Help I need some advice on what to do, feel like she’s lost feelings for me


J0hn95
 Share

Recommended Posts

So I’ll start with a quick recap of the year with my relationship. On April 2021 I parted ways with my ex of 5 years due to me not seeing us progress any further we don’t speak but we still are friends. Skip about 2 months I matched with this girl on tinder and chatted a little but had a bad phone call experience due to nerves. 2 weeks later I actually met her in a nightclub and we hit off really well and she saw different side of me compared to the phone call, we exchanged social media and cracked on from there.

 

So it was a on off talking stage for a good month I saw her only once in that time and she had a holiday and the week she got back I had a holiday it was bad timing really. But after my holiday we went on dates and yeah we progressed and started mention relationships, meeting parents etc. On the 6th date we went out had a good time and finally to the bedroom we were gonna have sex but unfortunately probably due to nerves I couldn’t really hold an erection. She said don’t worry plenty of time and kind of shrugged it off and now this is where the problem started.

 

It’s been 2 days since that night and she had been very blunt, not calling me babe etc. And just been very distant. I knew what the reason was so last night I addressed the elephant in the room. I explained it must of been due to stress, anxiety nothing to do with her I’m very into her and find her very attractive. Ill mention now that she was in a 5 year relationship but hers was very sour with her ex cheating etc. And her response to me that it has brought back insecurities about her past relationship and feels she’s not good enough, she has also insecurities about her body. I feel like she’s going to fizzle out and end it with me she hasn’t opened my message for nearly a day now! I really have developed feelings for her and I would hate for this to end like this, I see her snap score going up so I know she’s talking to other people she’s posting photos on Instagram it’s just making me feel so depressed and I can’t sleep or work I really can’t go on like this would love for peoples opinion and advice it will help me out a lot thanks.

Edited by J0hn95
Link to comment
Share on other sites

First off, if you are looking for something serious, you made a mistake by going to Tinder.  99% of the women you meet on there are going to be dirty tramps.  For whatever reason, you found one who had a little more patience than the rest, but still, mostly likely a dirty tramp.  When she didn't get what she wanted, she moved on and so should you.

 

Link to comment
Share on other sites

45 minutes ago, J0hn95 said:

her response to me that it has brought back insecurities about her past relationship and feels she’s not good enough, she has also insecurities about her body.

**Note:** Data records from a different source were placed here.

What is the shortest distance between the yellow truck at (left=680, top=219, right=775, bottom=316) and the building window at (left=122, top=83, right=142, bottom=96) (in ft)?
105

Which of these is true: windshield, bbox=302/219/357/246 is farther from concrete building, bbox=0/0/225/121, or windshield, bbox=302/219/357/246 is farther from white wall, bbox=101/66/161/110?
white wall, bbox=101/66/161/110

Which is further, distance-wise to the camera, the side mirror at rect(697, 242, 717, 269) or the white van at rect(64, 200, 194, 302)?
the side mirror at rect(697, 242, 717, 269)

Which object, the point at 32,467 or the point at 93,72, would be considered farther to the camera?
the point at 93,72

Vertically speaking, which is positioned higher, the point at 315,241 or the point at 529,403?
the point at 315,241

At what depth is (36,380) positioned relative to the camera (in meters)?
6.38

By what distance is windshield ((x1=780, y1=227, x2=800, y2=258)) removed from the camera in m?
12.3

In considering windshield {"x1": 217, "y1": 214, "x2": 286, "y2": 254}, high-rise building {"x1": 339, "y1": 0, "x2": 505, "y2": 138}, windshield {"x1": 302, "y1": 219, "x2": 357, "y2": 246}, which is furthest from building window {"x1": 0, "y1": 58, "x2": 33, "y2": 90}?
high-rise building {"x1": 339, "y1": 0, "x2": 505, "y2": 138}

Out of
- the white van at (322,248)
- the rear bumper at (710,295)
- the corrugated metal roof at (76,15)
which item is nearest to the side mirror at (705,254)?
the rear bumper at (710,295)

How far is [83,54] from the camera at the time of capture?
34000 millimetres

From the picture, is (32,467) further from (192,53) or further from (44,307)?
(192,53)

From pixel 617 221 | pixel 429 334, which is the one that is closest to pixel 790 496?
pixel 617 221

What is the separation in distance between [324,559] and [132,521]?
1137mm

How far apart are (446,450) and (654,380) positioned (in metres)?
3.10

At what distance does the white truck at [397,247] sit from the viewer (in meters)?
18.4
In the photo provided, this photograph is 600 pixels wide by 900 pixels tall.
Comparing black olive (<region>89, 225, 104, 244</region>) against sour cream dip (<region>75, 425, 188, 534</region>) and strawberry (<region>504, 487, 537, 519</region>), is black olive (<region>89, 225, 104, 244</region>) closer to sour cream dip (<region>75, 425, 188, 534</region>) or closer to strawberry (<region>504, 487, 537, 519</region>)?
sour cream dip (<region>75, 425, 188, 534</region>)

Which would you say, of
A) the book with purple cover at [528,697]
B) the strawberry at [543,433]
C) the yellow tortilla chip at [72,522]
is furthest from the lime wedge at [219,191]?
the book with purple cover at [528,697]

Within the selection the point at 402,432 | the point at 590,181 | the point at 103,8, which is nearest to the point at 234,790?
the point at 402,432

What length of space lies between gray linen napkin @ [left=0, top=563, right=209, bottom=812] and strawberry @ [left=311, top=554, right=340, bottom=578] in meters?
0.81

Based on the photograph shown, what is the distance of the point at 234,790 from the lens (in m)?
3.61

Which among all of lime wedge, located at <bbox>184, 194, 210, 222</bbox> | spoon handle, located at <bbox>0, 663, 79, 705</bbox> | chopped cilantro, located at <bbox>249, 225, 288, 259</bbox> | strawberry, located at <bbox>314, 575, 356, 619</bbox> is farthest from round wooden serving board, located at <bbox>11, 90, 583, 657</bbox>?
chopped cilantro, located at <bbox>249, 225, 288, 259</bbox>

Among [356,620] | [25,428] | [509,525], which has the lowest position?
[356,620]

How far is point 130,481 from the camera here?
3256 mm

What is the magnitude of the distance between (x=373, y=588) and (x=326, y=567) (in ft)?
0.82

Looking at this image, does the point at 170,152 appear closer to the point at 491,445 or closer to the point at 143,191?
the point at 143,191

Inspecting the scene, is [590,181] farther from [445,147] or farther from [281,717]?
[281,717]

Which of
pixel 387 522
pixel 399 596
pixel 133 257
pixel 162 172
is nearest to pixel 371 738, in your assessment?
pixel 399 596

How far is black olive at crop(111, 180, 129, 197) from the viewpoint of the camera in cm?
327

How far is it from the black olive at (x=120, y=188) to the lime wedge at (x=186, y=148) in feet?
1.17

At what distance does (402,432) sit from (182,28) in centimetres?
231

Sorry to hear this. You're simply not ready to date if "nerves" is a problem. She is not ready to date either, so it's a case of too much too soon.

After 6 dates, you are not exclusive so still talking to and meeting others. Next time, try not to rush women into bed or future talk with this much insincerity.

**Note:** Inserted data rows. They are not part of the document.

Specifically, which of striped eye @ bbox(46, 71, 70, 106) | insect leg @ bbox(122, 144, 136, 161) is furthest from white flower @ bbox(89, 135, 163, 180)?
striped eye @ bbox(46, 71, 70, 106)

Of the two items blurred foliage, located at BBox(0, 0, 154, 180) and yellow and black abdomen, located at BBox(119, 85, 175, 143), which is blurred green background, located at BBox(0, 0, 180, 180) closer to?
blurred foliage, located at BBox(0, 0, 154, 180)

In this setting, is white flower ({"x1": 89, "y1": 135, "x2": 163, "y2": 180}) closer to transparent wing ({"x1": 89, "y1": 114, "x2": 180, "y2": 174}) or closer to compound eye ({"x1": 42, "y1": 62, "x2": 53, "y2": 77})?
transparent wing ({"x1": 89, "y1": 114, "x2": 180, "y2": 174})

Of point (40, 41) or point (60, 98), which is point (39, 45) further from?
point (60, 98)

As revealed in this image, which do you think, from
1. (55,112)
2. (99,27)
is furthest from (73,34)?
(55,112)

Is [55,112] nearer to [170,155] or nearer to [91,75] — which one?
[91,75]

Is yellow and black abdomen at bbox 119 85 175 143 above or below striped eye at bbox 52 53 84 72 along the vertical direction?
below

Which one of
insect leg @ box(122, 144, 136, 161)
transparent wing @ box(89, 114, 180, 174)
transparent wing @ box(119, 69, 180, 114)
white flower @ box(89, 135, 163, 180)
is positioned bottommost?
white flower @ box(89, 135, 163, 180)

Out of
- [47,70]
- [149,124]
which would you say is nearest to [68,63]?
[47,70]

Take a breather. Are you still communicating with your recent 5 yr ex?

If you go on dates make sure you're not talking about exes and if you have performance anxiety, don't drink if you plan to have sex.

  • Like 2
Link to comment
Share on other sites

14 minutes ago, Wiseman2 said:

Sorry to hear this. You're simply not ready to date if "nerves" is a problem. She is not ready to date either, so it's a case of too much too soon.

After 6 dates, you are not exclusive so still talking to and meeting others. Next time, try not to rush women into bed or future talk with this much insincerity.

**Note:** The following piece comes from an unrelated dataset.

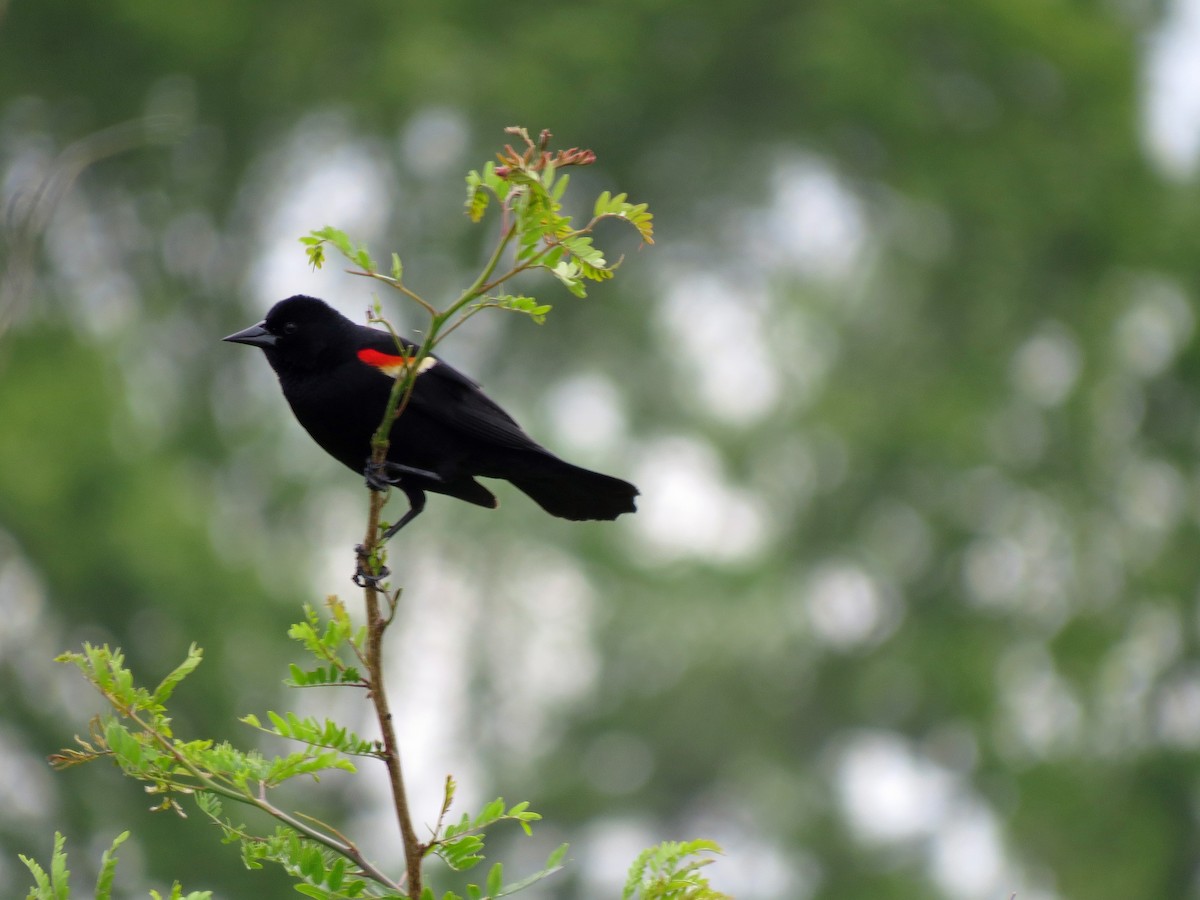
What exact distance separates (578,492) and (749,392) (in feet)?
39.3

Take a breather. Are you still communicating with your recent 5 yr ex?

If you go on dates make sure you're not talking about exes and if you have performance anxiety, don't drink if you plan to have sex.

Hi thanks for the reply, A apart of me thinks maybe too soon but another reason could be I’ve been under a lot of stress with work and family.

I guess we was exclusive but not officially said, we never saw any other people we had been talking for about a month before we started going on dates properly, think a part of me just wanted to give a good performance and maybe pressure just got to me?

We don’t talk I feel like if I messaged my ex she will think there’s a chance again and don’t know how she’s coping.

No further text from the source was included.